A count of votes is underway in Alabama, to determine whether workers at its Bessemer centre form the first labour union in Amazon’s 27-year history. If they do, it will have huge repercussions for the company’s global business. Despite falling union membership, a recent poll by think tank Data for Progress found that 69 percent of American voters support the workers in Alabama.
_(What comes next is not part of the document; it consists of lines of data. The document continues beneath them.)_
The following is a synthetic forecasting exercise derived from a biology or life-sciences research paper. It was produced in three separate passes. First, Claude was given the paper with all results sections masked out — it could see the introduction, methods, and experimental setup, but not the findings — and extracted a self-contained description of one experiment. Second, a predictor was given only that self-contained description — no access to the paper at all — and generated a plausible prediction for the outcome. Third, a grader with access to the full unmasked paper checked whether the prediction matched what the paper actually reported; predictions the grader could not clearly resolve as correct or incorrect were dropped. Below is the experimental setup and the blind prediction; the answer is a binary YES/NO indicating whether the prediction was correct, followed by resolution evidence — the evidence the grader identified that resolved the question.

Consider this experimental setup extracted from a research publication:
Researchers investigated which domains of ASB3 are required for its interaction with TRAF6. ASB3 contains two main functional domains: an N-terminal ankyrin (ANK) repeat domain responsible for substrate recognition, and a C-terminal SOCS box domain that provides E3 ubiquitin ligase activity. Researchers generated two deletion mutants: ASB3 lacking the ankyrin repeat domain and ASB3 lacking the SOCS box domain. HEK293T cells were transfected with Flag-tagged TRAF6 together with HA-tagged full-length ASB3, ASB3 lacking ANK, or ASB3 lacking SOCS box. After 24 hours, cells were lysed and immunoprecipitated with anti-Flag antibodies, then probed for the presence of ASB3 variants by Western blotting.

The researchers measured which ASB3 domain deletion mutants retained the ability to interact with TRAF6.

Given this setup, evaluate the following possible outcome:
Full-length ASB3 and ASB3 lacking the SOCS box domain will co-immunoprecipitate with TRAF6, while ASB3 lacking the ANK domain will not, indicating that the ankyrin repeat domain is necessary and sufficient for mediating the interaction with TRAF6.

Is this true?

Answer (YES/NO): NO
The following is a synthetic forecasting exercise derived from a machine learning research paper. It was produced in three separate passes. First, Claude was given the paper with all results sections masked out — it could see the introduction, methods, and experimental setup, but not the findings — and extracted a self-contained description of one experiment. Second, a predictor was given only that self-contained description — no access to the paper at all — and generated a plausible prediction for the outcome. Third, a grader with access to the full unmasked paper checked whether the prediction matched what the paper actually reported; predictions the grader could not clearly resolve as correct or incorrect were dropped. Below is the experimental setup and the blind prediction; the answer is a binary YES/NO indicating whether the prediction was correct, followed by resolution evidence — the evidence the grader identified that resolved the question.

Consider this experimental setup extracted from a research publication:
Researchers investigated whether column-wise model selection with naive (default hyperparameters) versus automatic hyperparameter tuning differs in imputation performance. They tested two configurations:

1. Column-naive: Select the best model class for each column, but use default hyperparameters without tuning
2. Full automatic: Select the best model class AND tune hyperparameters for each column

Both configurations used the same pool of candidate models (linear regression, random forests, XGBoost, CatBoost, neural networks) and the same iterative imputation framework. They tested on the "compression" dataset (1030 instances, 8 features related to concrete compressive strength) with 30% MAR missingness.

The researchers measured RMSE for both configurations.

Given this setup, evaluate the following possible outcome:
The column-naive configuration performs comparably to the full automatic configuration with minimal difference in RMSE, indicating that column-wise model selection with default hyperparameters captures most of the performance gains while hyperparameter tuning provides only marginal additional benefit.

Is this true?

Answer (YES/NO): YES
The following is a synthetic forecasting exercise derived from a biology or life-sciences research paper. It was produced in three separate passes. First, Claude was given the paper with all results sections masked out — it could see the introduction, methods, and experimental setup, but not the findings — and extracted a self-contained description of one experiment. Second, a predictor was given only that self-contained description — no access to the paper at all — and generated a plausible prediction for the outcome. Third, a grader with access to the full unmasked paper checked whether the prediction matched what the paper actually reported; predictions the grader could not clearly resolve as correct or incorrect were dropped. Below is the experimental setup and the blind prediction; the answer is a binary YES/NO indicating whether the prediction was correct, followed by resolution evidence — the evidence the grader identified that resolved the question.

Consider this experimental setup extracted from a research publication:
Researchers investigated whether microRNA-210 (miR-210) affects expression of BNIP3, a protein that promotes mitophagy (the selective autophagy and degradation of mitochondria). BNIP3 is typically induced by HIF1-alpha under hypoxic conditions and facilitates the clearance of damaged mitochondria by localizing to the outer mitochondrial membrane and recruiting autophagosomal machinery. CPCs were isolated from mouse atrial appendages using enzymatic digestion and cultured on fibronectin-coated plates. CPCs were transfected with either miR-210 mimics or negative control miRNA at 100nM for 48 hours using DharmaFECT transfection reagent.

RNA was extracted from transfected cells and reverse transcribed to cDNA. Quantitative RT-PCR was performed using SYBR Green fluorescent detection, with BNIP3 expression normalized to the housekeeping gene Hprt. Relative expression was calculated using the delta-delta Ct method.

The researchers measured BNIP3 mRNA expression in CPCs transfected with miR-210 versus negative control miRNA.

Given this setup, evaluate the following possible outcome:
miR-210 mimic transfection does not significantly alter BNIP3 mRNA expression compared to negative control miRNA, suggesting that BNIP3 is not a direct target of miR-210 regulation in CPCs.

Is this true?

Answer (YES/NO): YES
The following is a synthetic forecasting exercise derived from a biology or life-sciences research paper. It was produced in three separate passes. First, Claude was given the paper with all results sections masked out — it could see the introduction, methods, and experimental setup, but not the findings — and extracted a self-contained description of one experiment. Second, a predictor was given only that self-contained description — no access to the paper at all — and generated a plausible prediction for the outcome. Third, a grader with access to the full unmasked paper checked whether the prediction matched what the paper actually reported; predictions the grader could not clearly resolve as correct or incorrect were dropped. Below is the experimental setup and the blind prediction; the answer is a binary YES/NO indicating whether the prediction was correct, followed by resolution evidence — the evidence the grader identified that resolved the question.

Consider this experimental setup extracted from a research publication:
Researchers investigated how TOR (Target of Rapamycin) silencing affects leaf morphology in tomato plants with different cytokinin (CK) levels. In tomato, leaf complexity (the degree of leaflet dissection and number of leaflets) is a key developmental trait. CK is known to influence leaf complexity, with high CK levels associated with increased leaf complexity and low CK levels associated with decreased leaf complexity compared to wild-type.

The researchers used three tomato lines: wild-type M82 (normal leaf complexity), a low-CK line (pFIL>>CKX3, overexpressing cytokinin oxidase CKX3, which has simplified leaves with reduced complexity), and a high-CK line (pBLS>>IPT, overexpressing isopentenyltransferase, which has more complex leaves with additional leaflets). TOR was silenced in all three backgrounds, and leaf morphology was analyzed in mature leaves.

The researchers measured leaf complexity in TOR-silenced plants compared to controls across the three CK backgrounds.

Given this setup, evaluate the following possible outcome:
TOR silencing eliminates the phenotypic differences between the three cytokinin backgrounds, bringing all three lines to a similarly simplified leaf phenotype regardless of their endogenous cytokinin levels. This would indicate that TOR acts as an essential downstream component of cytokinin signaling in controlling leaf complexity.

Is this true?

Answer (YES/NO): NO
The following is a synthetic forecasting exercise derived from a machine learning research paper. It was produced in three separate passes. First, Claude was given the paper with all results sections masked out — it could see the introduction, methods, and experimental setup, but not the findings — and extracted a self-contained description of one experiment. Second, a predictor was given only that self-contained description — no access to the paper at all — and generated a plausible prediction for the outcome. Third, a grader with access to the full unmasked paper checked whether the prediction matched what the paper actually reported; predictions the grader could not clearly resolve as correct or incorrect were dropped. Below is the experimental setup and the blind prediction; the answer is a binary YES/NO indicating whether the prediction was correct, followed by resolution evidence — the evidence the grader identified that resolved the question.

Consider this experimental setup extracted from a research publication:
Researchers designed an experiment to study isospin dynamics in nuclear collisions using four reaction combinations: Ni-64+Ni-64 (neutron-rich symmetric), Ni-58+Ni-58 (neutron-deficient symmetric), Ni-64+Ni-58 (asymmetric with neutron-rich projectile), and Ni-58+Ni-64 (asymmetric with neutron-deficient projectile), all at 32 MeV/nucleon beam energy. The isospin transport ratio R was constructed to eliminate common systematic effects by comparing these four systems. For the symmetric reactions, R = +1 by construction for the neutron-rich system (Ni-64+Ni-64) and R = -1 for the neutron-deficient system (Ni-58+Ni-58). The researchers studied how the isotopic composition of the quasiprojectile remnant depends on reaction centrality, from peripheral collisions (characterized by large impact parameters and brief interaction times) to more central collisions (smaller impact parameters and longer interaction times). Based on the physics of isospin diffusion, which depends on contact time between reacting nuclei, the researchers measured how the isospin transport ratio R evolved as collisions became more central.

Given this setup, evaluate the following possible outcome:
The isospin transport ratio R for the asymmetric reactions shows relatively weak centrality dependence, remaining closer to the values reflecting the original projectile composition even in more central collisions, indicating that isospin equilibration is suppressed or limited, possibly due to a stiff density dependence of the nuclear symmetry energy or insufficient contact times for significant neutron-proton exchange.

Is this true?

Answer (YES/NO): NO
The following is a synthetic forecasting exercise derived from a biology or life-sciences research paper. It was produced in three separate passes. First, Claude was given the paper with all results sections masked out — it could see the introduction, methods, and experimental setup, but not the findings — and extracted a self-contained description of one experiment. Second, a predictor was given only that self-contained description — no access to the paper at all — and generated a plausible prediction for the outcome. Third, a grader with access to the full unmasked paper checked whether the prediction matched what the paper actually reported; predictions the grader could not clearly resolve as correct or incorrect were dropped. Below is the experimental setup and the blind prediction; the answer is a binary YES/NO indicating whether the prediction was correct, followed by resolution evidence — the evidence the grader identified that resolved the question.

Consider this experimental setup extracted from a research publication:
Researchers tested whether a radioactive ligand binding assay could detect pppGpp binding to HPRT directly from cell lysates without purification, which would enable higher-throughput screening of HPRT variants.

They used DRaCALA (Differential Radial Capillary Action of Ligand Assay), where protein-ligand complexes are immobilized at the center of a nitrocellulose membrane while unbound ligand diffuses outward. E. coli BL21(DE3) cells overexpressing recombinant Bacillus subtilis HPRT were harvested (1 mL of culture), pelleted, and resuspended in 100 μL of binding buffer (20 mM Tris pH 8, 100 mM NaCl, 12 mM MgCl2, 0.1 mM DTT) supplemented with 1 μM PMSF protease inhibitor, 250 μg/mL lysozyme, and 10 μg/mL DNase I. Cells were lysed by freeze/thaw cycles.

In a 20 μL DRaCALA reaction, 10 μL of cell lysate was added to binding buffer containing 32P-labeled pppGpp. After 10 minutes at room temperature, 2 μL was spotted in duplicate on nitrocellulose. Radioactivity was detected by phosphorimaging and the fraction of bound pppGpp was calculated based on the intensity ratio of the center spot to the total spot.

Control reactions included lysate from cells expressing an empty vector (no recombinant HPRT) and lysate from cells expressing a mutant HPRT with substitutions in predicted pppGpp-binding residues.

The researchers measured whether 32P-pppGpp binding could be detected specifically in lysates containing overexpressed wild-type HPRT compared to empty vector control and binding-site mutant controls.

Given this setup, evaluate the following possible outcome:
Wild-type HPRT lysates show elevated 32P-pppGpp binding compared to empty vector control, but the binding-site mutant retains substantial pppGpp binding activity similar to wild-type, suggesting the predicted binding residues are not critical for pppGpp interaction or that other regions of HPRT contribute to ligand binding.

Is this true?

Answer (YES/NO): NO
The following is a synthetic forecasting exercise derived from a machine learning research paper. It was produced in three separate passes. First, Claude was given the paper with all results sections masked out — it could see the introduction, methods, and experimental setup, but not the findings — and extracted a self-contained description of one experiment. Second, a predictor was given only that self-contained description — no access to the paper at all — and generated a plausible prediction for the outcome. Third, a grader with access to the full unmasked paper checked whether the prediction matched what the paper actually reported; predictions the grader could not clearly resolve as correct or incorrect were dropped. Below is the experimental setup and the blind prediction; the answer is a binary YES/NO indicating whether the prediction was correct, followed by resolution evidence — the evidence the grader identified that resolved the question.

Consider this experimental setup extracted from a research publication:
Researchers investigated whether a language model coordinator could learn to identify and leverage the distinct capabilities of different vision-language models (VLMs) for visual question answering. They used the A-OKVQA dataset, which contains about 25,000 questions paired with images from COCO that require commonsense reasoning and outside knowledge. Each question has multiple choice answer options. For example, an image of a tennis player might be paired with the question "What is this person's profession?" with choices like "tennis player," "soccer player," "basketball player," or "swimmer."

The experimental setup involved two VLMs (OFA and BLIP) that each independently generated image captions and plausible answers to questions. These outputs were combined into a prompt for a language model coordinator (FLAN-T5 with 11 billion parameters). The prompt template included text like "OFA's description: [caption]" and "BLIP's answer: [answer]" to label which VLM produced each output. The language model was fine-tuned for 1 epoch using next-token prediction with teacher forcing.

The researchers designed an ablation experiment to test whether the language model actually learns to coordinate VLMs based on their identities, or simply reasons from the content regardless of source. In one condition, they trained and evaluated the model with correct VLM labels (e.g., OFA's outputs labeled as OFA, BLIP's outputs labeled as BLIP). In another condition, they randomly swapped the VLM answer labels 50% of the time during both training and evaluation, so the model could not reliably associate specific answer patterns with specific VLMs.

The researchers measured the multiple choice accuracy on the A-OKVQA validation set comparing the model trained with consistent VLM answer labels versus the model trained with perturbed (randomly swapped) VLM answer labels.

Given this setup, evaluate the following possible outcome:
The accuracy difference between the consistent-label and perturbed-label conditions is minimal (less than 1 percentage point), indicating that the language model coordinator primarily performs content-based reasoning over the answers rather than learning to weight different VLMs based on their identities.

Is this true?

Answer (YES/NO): NO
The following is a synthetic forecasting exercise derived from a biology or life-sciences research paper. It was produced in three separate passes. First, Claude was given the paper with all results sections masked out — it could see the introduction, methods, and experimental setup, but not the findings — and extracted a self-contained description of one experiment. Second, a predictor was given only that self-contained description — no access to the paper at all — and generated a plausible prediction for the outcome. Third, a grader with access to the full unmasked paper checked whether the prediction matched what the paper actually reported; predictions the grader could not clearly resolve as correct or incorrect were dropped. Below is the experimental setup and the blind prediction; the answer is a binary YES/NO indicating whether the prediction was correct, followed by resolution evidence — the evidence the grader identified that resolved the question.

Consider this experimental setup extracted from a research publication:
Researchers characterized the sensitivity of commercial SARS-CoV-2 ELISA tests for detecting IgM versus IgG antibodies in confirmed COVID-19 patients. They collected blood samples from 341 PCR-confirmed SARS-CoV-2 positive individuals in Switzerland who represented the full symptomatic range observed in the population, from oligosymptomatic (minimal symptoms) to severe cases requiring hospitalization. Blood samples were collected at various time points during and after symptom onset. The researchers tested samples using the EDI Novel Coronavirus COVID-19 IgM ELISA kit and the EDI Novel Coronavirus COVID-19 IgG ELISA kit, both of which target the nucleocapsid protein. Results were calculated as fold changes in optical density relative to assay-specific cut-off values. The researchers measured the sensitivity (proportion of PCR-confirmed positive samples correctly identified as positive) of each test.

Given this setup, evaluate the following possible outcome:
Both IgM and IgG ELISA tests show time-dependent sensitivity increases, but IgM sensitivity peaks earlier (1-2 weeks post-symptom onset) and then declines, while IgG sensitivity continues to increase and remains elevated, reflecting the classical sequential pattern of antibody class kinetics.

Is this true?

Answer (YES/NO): NO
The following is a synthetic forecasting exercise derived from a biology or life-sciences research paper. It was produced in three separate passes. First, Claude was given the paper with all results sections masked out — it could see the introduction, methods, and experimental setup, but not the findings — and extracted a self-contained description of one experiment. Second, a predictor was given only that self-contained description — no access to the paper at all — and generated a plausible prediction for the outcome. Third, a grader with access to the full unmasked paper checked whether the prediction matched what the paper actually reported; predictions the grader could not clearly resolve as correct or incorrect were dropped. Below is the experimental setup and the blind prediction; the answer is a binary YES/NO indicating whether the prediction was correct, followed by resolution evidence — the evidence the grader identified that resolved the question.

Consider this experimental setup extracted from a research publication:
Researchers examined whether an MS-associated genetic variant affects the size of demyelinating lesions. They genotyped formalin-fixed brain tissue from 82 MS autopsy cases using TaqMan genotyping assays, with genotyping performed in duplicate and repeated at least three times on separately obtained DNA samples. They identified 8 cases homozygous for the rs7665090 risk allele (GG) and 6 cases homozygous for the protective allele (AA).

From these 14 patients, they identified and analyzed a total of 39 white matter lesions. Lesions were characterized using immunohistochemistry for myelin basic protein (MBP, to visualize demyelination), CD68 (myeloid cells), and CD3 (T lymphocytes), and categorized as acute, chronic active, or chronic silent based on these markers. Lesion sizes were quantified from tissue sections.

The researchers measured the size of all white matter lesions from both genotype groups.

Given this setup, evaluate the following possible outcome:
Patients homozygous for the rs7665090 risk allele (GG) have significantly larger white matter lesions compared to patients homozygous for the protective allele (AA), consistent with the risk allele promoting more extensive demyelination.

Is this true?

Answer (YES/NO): YES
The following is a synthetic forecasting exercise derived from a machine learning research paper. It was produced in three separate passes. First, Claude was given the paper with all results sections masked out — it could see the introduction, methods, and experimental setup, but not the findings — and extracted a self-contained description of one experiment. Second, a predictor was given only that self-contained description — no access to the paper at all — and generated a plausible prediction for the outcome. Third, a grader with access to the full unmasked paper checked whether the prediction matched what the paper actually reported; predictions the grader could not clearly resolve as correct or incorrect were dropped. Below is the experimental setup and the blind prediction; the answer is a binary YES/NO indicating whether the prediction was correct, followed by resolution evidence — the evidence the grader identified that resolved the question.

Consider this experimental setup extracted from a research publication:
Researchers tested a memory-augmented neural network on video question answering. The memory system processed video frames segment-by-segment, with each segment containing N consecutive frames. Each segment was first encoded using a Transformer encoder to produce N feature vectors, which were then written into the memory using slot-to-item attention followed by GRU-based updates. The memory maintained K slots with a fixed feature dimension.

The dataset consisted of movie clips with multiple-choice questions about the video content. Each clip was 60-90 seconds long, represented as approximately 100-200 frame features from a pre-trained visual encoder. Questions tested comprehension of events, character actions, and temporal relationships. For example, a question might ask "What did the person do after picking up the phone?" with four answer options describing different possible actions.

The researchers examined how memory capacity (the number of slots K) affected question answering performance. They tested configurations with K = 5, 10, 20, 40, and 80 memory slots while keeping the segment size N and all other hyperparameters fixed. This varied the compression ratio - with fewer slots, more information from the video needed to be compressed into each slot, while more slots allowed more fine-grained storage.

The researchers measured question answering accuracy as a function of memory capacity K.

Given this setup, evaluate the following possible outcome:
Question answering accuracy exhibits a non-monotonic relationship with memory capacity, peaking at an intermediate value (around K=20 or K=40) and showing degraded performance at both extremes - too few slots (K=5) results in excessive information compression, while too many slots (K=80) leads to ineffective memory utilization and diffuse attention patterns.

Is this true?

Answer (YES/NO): NO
“If there’s a union in the USA, this will multiply,” says Malamatinas. “If one fulfilment centre falls, everything will go. What we need are strikes in Poland, Czechia etcetera,” he adds. International cooperation between unions is Amazon’s “biggest fear,” says Malamatinas. Back in 2013, German workers had minimal contact with comrades outside the country. “Now it’s exploding,” he says. If the trend continues, Malamatinas is clear on what it will mean: “Amazon will be fucked, because they cannot play this game again.”
Amazon is an international mega-corporation that is building more and more locations, says Özlem Demirel, a member of the European Parliament for far-left German party The Left. “These sites are also readily used to leverage struggling workforces and the effects of strikes. In this respect, it is exactly right that this struggle is also being waged internationally and that unions and workforces are also networking with each other.”
It will not be simple. Since 2013 Amazon has organised counter-movements against strikers, printing “pro-Amazon” and “anti-Verdi” t-shirts. Last October Recode published an 11-page internal memo, which outlined plans to develop technology to monitor unionisation.
In December 2020 Krähling, who founded AWI, died aged 43. “He was our leader, our champion,” says Gangl. “And a friend to me. He drove organisation at the site, and he promoted networking.”
Gangl hopes that AWI can continue spreading Krähling’s influence far beyond Bad Hersfeld. “We’re watching what’s going on in Alabama very closely,” he says. “Now there’s a movement for unions in Jeff Bezos’ motherland. And people want better working conditions across Europe.”